So EnergyFx how manny machines are you acculy crunching with? Coz is see we are neckaneck every day. And i do need someone to compete with. My Q is at 3,2Gh and 100%, my lapy is 2,0Gh stock and at 60%. Whats your setup like?

Forgot to say i added an e2180 this morning but this one will do its work only 8h a day when im at job...gota get my boos to do it for me on his quad :d but i doubt it is wery consirned about energy


----------



## EnergyFX (Sep 9, 2009)

gogx said:


> So EnergyFx how manny machines are you acculy crunching with? Coz is see we are neckaneck every day. And i do need someone to compete with. My Q is at 3,2Gh and 100%, my lapy is 2,0Gh stock and at 60%. Whats your setup like?
> 
> Forgot to say i added an e2180 this morning but this one will do its work only 8h a day when im at job...gota get my boos to do it for me on his quad :d but i doubt it is wery consirned about energy



LMAO!!  

Yeah, I've been watching you creep up on me (and pass me).

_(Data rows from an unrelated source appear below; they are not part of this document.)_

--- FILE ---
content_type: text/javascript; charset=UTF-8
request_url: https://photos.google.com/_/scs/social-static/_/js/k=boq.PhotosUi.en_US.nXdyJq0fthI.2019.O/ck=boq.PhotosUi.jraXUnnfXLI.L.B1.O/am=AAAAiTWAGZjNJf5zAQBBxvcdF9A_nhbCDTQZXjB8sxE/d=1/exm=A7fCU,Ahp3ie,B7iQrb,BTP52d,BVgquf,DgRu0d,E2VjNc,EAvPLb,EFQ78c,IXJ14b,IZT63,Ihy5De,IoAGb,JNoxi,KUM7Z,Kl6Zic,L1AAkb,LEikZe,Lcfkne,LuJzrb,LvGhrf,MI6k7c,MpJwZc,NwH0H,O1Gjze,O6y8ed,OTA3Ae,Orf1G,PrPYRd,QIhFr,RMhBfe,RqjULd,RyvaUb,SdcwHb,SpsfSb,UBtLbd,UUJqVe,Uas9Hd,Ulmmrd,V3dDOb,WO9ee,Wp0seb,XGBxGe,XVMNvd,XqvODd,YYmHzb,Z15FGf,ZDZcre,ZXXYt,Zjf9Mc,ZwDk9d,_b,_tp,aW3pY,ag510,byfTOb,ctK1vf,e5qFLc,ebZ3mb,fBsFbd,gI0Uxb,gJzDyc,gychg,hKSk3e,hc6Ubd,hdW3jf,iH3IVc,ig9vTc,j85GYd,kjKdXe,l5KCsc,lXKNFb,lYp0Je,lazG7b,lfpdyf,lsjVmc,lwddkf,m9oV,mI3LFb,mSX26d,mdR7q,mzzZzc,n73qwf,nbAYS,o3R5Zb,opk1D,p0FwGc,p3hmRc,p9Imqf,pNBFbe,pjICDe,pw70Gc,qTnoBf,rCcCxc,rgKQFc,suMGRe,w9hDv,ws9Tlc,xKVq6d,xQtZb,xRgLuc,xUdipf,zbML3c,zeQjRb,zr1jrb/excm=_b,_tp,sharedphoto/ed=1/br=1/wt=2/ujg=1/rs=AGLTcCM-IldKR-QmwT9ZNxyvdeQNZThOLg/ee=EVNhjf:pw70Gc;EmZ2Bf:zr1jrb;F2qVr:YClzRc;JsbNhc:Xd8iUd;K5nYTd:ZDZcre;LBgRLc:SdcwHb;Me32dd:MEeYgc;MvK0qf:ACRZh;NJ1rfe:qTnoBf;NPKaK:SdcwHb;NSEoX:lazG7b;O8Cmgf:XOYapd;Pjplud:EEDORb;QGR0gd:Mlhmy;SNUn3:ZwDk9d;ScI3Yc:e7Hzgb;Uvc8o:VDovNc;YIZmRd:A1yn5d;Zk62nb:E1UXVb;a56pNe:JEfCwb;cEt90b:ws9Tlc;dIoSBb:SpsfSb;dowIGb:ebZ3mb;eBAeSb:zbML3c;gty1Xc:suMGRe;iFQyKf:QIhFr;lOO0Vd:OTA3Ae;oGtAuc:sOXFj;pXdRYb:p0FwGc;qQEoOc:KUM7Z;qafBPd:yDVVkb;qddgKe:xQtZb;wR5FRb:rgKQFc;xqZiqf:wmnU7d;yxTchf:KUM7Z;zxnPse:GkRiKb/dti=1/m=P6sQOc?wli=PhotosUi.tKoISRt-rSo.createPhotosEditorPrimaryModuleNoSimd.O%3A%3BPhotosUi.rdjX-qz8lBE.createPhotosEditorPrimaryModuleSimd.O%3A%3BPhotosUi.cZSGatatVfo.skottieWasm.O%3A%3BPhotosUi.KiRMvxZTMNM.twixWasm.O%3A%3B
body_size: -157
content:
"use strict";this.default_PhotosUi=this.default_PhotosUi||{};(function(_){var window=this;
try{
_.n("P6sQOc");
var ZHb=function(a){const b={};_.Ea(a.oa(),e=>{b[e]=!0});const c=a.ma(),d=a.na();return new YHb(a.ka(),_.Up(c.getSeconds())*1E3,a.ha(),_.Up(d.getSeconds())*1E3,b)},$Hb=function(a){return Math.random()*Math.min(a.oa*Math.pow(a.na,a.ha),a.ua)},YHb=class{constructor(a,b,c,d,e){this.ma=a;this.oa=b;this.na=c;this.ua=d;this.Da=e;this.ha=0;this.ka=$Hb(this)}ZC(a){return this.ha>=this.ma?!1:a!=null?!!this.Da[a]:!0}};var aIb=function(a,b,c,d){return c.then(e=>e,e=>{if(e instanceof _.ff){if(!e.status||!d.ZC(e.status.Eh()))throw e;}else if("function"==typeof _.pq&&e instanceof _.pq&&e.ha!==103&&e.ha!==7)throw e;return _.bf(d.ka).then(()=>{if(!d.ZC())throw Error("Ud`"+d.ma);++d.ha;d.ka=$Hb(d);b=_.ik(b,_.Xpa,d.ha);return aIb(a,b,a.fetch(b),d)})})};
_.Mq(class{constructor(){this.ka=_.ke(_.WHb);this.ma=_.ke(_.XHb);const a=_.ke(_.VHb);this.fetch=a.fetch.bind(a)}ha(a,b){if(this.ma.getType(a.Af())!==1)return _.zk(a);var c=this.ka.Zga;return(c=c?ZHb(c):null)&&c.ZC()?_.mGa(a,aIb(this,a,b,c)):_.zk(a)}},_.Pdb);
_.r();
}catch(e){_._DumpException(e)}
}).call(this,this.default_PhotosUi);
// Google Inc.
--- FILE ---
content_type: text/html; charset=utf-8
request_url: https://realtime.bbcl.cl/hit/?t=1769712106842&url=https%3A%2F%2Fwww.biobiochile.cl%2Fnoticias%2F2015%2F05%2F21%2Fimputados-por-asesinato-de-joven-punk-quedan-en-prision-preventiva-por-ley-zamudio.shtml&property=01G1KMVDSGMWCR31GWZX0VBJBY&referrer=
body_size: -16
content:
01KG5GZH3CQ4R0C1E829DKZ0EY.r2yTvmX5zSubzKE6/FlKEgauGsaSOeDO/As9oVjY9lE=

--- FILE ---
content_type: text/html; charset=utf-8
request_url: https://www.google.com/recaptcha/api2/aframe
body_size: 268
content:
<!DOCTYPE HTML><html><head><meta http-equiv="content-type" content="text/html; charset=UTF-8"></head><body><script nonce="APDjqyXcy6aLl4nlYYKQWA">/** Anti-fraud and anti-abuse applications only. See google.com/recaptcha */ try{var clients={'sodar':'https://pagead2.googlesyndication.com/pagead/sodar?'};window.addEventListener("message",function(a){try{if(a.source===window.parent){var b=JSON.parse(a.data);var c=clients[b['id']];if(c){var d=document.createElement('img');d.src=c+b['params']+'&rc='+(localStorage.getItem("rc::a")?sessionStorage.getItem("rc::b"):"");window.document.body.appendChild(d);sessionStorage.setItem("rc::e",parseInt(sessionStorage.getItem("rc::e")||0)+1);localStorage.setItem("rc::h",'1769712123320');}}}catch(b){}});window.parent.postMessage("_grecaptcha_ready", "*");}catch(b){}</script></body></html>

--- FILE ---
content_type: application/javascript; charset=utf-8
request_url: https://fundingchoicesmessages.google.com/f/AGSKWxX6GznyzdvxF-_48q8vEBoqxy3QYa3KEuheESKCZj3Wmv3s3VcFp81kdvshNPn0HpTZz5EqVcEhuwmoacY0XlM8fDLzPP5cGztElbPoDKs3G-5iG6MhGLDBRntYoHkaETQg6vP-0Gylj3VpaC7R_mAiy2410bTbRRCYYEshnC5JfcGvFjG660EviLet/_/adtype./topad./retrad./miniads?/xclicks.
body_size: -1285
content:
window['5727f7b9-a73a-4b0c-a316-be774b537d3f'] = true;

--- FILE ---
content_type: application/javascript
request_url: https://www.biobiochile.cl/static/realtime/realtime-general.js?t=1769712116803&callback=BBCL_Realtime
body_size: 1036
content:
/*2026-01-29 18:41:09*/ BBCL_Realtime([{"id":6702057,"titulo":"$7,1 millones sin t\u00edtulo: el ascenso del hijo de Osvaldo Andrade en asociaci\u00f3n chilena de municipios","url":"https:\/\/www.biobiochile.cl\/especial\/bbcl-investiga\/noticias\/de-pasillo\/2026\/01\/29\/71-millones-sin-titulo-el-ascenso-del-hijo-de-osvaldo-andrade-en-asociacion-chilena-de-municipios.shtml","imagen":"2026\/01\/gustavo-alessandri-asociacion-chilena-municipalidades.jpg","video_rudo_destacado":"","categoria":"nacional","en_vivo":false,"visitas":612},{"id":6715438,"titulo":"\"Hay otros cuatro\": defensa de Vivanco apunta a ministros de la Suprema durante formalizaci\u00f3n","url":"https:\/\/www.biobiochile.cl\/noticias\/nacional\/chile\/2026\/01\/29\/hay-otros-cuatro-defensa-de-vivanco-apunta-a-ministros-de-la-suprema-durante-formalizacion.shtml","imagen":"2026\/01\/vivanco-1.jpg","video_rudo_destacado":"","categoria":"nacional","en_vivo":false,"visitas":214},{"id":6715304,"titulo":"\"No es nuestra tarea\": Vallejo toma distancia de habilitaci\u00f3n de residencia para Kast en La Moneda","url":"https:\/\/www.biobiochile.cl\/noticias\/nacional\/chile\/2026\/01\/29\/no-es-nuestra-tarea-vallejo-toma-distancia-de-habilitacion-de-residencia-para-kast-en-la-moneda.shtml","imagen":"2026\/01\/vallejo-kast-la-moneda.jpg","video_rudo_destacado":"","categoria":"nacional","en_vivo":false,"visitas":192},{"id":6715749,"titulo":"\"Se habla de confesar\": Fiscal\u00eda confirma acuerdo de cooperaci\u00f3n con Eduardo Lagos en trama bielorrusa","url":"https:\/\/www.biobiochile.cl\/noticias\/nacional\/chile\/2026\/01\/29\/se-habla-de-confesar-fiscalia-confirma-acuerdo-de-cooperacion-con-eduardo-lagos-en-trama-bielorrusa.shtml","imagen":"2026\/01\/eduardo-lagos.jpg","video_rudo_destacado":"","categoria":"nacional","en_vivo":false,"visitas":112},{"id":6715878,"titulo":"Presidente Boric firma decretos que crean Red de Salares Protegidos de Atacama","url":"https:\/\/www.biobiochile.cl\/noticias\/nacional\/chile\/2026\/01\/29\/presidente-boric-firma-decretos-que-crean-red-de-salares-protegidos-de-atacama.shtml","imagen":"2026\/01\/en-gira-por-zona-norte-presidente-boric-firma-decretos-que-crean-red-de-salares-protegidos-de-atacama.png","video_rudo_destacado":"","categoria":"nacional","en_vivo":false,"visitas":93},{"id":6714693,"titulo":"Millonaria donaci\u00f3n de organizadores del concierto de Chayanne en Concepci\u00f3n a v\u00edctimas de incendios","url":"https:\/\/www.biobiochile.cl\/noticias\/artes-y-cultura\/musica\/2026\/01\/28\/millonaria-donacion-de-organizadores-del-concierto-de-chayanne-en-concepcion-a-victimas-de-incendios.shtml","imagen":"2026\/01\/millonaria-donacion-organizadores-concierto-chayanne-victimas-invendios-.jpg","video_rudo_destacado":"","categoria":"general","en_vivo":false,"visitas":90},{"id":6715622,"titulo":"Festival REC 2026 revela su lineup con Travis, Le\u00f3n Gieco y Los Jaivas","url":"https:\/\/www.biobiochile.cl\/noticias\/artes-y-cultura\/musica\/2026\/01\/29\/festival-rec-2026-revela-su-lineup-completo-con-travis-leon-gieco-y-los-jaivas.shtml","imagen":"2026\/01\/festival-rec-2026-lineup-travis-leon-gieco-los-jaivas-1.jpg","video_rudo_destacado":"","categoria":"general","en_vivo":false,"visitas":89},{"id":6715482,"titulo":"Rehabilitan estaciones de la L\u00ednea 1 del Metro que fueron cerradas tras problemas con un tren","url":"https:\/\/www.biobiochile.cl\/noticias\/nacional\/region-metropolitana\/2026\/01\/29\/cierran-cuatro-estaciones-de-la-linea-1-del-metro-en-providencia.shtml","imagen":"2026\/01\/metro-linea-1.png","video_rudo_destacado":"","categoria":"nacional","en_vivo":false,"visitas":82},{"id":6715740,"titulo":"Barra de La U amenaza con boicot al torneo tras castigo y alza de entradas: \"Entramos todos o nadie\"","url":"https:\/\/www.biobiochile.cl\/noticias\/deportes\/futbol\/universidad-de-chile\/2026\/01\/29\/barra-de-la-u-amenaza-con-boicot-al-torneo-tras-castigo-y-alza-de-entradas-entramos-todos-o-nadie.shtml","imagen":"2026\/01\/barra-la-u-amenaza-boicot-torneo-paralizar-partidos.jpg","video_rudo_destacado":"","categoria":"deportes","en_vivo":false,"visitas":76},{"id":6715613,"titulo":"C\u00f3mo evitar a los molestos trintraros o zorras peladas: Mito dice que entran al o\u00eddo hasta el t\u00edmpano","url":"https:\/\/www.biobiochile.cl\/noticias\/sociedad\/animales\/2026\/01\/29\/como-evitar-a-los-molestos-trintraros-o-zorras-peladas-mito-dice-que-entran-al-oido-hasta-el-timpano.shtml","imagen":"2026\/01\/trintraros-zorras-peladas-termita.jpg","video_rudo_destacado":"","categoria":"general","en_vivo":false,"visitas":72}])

My dual cores can't compete with your quad.  

I have an E8600 crunching full time, but It's in a Dell that I use for my HTPC.  I can't OC it at all.  I have had my gaming rig running lately... but I don't plan to leave it on all the time.  I have been running it a bit more that I normally would mainly to see if I could hold you off.   It is an E8500 OCd to 3.8.  And when that wasn't enough I even brought my XPS laptop into the race... but it's not worth much.

So... long story short... my dual cores just can't hang with your quad 



You posting here was too cool though... since I have been silently battling you!  Thanks for a good laugh!

EDIT:  Wait a minute... what's this I just checked!  I've got 300 pts on you.  Yesterday you had passed me so I left everything running all night and all day today so far.  Looks like my strategy is paying off.  *evil laugh*


----------



## EnergyFX (Sep 9, 2009)

Talk about neck and neck:







It's pretty obvious when we each kicked it up to meet the other's performance.

So now I see how this crunching/folding stuff gets addicting.  Binary drag racing at its best!!


----------



## Duxx (Sep 9, 2009)

lol, I used to have someone like this, a_ump was his name, but he didnt last long before he stopped crunching   Started within a day of eachother too...


----------



## gogx (Sep 10, 2009)

I think my girlfrend turnd of my Q coz it only returnd 6 results yesterday... I have to call her but not till 10 she is still sleping only 7am here in EU.

Good to heve someone to compete with, far more interesting like this

P.S.
I have an mobo siting at home an Asus P5N32-E SLI with an bent pin in the socket. I am willing to give ti away to an WCG or Fold@home member here at TPU. It has 3x Pci-e. The dude has to repaer it himself coz i dont heve the time and no founds to bay other stuf to bild a comp. Annybody reading this pleas direkt my were to poste this! You just pay for shiping. I want to give it to a member who will realy use it for what i sey!


----------



## EnergyFX (Sep 10, 2009)

Yeah, my wife shut my computer down on me a couple of times... but then I administered my authority to her and set the situation straight!

kidding

I did have to explain to her what was going on though... now she thinks it's pretty cool.

If you find a taker for your MB have them get in touch with me and I can add some memory to the combo.  Same requirement, it has to be committed to crunching for TPU.


----------



## gogx (Sep 10, 2009)

I just posted it in the FT/FS/FF subforum. Mybe someone wants it


----------



## EnergyFX (Sep 11, 2009)

Looks like you crunched about 500 more points than me today.  I was having some conflicts with my folding clients that may have hindered my crunching.  I think I got it resolved though.  We'll see what tomorrow brings.


----------



## gogx (Sep 11, 2009)

I backed my overclock down to stock i am mesuring power con. at the wall. But i ren the Q all night and today all day. Gota check how much m i gona pay more.

Looked at your threat moding the Termaltake Case....Nice Cat!


----------



## gogx (Sep 16, 2009)

Seems i cant get a taker for the MB.... Im in contact with bo$$ from UK...but he is not a cruncher or folder, so wont give it to him. I just may excided a frend of mine for WCG (lots of money, 3 quads allredy at home), if he going to build one more ill give ot to him.

Overtook you today


----------